>>
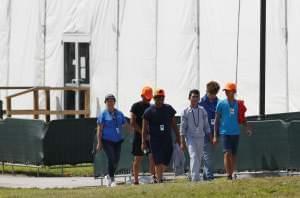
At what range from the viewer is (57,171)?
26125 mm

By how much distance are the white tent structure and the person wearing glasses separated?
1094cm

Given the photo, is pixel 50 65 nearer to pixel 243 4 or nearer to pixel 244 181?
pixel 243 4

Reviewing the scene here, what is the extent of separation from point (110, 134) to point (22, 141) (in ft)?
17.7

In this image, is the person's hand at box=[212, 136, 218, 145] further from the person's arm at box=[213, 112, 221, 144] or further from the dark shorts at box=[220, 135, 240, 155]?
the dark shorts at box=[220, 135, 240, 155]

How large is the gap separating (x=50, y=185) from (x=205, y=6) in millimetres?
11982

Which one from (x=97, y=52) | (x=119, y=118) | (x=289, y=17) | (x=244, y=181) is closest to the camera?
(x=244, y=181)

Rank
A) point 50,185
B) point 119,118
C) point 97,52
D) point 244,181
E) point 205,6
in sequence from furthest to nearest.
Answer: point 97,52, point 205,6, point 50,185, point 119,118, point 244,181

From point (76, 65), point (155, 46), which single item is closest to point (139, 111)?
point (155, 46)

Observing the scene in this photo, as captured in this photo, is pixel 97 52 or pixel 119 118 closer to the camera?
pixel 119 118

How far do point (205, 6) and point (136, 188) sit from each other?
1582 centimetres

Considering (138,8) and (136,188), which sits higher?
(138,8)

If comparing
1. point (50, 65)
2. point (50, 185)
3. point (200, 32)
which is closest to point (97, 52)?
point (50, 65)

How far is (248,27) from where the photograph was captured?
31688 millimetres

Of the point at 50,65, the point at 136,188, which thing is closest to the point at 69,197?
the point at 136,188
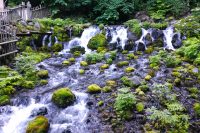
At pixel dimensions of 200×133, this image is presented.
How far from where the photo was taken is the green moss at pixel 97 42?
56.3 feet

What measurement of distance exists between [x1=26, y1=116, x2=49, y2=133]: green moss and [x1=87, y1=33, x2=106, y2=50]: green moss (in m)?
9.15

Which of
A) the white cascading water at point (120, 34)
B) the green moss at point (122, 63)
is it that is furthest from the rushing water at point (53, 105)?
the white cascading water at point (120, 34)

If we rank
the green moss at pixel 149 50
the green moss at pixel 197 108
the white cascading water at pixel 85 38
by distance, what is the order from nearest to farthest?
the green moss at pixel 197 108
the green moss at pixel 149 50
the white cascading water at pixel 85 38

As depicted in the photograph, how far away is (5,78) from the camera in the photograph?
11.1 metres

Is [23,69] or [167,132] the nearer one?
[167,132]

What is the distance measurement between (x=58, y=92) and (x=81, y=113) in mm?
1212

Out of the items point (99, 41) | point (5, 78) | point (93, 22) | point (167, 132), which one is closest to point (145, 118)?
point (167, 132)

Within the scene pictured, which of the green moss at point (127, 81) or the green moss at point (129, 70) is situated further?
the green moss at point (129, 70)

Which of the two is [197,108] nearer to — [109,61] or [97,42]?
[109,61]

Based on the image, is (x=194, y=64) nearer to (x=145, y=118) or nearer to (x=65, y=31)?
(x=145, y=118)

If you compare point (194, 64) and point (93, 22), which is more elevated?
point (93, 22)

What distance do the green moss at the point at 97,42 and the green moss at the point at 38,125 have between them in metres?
<<
>>
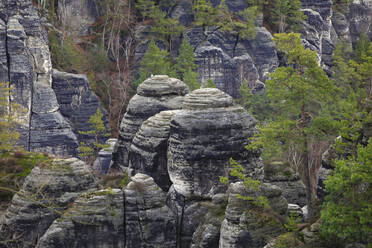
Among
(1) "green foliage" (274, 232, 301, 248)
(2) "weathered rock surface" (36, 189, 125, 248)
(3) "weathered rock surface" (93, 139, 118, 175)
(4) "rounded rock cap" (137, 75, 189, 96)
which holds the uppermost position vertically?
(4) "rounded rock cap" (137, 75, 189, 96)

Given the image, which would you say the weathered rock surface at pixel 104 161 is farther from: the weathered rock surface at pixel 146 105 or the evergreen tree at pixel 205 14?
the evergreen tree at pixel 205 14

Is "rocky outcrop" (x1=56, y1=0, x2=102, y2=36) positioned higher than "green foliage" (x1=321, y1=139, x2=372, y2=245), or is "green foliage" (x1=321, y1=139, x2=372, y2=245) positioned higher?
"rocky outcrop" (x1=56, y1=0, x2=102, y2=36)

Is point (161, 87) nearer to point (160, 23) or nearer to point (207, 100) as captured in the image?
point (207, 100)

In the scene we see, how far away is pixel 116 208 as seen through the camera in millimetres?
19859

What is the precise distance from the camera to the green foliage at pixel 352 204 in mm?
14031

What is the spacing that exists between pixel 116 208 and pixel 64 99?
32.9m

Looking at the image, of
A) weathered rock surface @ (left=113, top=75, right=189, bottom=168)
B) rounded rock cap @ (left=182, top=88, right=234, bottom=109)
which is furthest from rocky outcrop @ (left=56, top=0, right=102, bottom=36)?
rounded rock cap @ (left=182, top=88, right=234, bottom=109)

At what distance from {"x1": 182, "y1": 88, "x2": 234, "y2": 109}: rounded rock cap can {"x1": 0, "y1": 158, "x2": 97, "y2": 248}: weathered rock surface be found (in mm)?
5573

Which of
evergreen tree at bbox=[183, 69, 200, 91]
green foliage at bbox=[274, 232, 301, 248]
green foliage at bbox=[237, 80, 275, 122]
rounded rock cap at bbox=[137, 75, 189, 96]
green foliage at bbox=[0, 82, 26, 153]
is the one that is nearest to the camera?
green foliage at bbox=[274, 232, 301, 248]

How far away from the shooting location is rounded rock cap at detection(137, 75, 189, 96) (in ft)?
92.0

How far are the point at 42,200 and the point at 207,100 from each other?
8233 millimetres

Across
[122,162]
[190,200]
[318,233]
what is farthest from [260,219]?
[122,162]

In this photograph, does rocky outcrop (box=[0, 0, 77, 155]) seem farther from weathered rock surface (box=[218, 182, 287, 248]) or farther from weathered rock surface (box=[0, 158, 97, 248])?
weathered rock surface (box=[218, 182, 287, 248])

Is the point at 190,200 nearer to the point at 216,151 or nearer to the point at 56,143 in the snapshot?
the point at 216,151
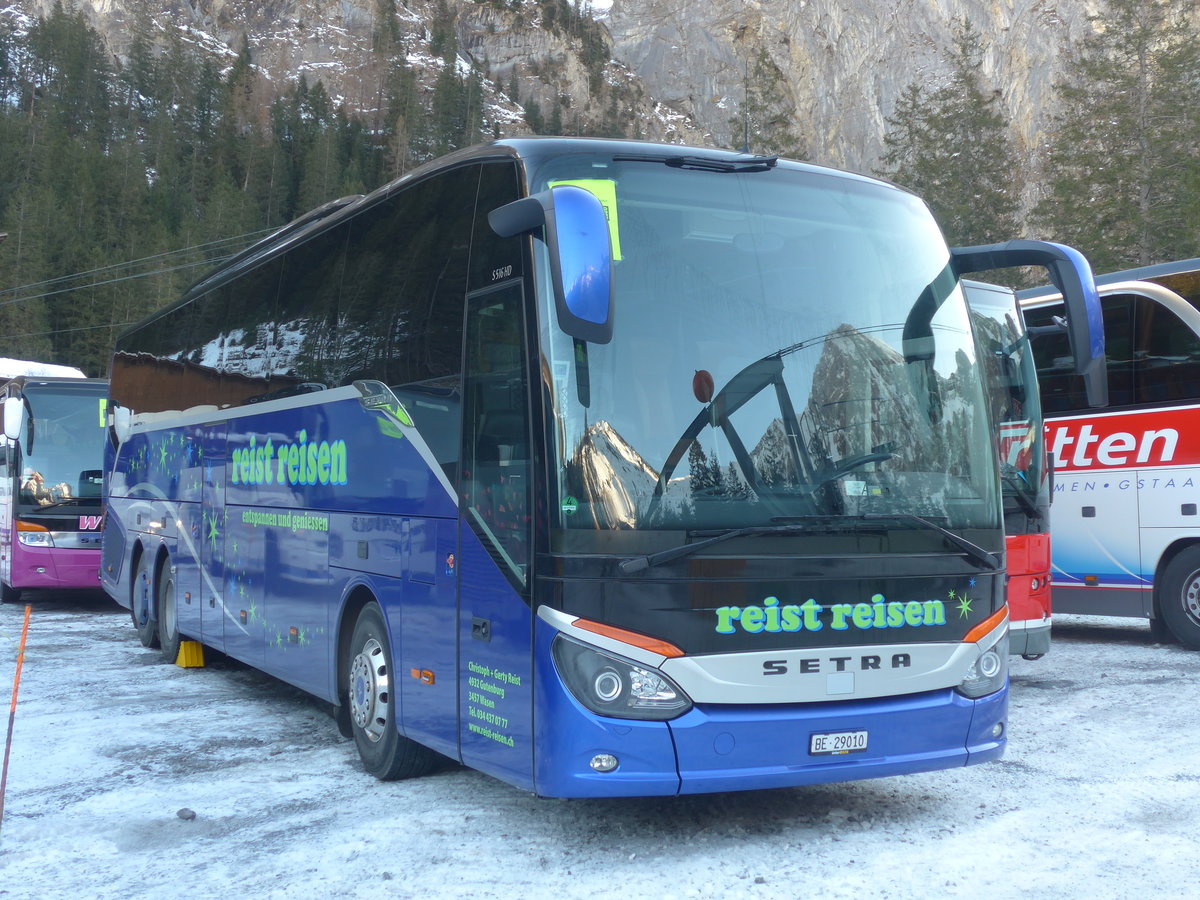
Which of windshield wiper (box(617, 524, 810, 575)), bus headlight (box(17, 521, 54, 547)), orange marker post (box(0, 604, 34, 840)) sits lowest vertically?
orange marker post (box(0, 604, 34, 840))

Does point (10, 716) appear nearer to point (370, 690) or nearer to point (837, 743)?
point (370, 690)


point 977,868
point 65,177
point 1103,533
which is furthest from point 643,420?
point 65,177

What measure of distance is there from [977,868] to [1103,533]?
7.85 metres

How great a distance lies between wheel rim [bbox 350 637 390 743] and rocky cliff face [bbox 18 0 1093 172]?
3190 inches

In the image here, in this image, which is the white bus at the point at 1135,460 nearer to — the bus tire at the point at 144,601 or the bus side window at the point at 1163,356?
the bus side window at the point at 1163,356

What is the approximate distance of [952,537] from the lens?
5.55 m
<<
__目標__.
上の項目から「millimetres」という語を含む行をすべて探し、各行を書き写しなさい。

__以下に出力__.
How large is the gap separating (x=50, y=185) from (x=205, y=6) in millimetres?
31688 millimetres
In the scene we see, how far away is pixel 116 208 as seen through the camera in millimetres?
8233 millimetres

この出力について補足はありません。